Spatial question entries:

#####

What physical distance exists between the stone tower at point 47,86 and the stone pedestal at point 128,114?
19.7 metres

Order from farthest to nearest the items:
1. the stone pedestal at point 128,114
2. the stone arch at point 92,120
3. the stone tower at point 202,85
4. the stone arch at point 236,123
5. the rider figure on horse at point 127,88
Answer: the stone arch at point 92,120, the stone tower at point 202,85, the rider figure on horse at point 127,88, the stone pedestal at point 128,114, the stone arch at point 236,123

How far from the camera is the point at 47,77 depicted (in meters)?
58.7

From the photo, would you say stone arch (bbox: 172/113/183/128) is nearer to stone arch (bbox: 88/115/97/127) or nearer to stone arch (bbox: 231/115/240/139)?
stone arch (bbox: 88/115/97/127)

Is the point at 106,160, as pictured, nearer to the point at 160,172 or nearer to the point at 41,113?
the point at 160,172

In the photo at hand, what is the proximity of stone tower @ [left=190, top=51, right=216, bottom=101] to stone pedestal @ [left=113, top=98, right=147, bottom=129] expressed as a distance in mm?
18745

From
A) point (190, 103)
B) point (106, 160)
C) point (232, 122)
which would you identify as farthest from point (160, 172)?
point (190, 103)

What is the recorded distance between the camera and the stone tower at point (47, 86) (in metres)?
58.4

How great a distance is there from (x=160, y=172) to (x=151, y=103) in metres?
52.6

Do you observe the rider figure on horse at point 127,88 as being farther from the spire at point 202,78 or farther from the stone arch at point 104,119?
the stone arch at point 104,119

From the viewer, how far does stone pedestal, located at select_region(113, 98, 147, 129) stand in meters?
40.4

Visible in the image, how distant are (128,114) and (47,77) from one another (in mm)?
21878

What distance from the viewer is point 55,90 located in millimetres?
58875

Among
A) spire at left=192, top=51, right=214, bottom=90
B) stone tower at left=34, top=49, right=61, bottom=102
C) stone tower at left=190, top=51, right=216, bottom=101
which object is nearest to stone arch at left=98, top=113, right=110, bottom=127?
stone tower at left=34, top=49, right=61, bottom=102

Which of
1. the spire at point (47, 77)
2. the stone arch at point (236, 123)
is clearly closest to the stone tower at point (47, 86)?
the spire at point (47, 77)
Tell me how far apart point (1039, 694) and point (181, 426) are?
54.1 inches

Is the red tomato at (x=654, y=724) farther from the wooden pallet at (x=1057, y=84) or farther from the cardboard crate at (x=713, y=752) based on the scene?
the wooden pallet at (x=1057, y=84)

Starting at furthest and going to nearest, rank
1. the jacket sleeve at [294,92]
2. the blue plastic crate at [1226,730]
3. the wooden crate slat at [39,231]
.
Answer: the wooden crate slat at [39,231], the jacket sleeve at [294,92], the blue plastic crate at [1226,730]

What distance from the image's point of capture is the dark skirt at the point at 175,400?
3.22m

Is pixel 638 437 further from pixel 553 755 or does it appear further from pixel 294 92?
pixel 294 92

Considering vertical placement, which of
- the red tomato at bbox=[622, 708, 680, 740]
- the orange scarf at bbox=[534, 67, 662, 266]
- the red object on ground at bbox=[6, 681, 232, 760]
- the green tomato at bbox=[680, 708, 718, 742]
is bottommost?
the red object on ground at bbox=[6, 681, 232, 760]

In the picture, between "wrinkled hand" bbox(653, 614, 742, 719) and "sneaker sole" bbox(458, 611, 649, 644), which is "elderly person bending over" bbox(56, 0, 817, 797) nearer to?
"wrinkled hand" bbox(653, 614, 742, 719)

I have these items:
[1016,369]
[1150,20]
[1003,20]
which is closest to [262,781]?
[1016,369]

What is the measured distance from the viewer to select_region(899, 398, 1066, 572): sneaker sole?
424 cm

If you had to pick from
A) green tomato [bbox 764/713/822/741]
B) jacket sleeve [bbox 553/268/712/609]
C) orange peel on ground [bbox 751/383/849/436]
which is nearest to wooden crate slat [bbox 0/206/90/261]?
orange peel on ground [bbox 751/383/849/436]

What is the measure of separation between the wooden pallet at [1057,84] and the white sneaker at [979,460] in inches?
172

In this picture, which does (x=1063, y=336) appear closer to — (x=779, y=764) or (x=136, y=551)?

#####

- _Exercise directions_
Quote the whole listing above, leaving nothing out.

- _Output for this task_
What physical distance exists between the stone tower at point 47,86 and the stone pedestal at point 128,114?
19.7 metres

Order from farthest to nearest the items:
1. the stone pedestal at point 128,114
2. the stone arch at point 92,120
3. the stone tower at point 202,85
4. the stone arch at point 236,123
5. the rider figure on horse at point 127,88
Answer: the stone arch at point 92,120, the stone tower at point 202,85, the rider figure on horse at point 127,88, the stone pedestal at point 128,114, the stone arch at point 236,123

How far from the camera is the point at 47,77 depicted (in meters)?
58.7

From the photo, would you say stone arch (bbox: 172/113/183/128) is nearer to stone arch (bbox: 88/115/97/127) or nearer to stone arch (bbox: 231/115/240/139)?
stone arch (bbox: 88/115/97/127)

Is the point at 106,160, as pictured, nearer to the point at 160,172 or nearer to the point at 41,113?
the point at 160,172

In the photo at hand, what is the proximity of stone tower @ [left=190, top=51, right=216, bottom=101] to stone pedestal @ [left=113, top=98, right=147, bottom=129] expressed as a distance in mm?
18745

From
A) point (190, 103)
B) point (106, 160)
C) point (232, 122)
which would you identify as farthest from point (160, 172)?
point (190, 103)

What is the recorded distance between the camera and the stone tower at point (47, 86) (in metres)?
58.4

How great a distance is there from (x=160, y=172) to (x=151, y=103) in metres?
52.6

Do you observe the rider figure on horse at point 127,88 as being farther from the spire at point 202,78 or farther from the stone arch at point 104,119?
the stone arch at point 104,119

From the viewer, how far does stone pedestal, located at select_region(113, 98, 147, 129) stand in meters?
40.4

Visible in the image, how distant are (128,114) and (47,77) from one another (in mm)?
21878

What distance from the viewer is point 55,90 located in millimetres?
58875

Among
A) spire at left=192, top=51, right=214, bottom=90
B) stone tower at left=34, top=49, right=61, bottom=102
C) stone tower at left=190, top=51, right=216, bottom=101
which object is nearest to stone arch at left=98, top=113, right=110, bottom=127?
stone tower at left=34, top=49, right=61, bottom=102

Which of
1. the spire at point (47, 77)
2. the stone arch at point (236, 123)
is clearly closest to the stone tower at point (47, 86)?
the spire at point (47, 77)
Tell me how far apart point (1039, 694) and point (181, 426) are?
54.1 inches

Is the red tomato at (x=654, y=724) farther from the wooden pallet at (x=1057, y=84) or farther from the cardboard crate at (x=713, y=752) based on the scene?
the wooden pallet at (x=1057, y=84)

Starting at furthest and going to nearest, rank
1. the jacket sleeve at [294,92]
2. the blue plastic crate at [1226,730]
3. the wooden crate slat at [39,231]
.
Answer: the wooden crate slat at [39,231], the jacket sleeve at [294,92], the blue plastic crate at [1226,730]

What distance from the image's point of capture is the dark skirt at the point at 175,400?
3.22m

Is pixel 638 437 further from pixel 553 755 or does it appear further from pixel 294 92?
pixel 294 92

Considering vertical placement, which of
- the red tomato at bbox=[622, 708, 680, 740]
- the orange scarf at bbox=[534, 67, 662, 266]
- the red object on ground at bbox=[6, 681, 232, 760]
- the green tomato at bbox=[680, 708, 718, 742]
is bottommost?
the red object on ground at bbox=[6, 681, 232, 760]

In the picture, between "wrinkled hand" bbox(653, 614, 742, 719) and "sneaker sole" bbox(458, 611, 649, 644), which is "elderly person bending over" bbox(56, 0, 817, 797) nearer to?
"wrinkled hand" bbox(653, 614, 742, 719)

I have these items:
[1016,369]
[1150,20]
[1003,20]
which is closest to [262,781]?
[1016,369]

What is the measured distance from the viewer to select_region(899, 398, 1066, 572): sneaker sole?
424 cm

If you had to pick from
A) green tomato [bbox 764/713/822/741]
B) jacket sleeve [bbox 553/268/712/609]
C) orange peel on ground [bbox 751/383/849/436]
which is nearest to wooden crate slat [bbox 0/206/90/261]?
orange peel on ground [bbox 751/383/849/436]

What is the measure of separation between the wooden pallet at [1057,84] and the white sneaker at [979,460] in inches?
172

In this picture, which does (x=1063, y=336) appear closer to — (x=779, y=764) or (x=136, y=551)?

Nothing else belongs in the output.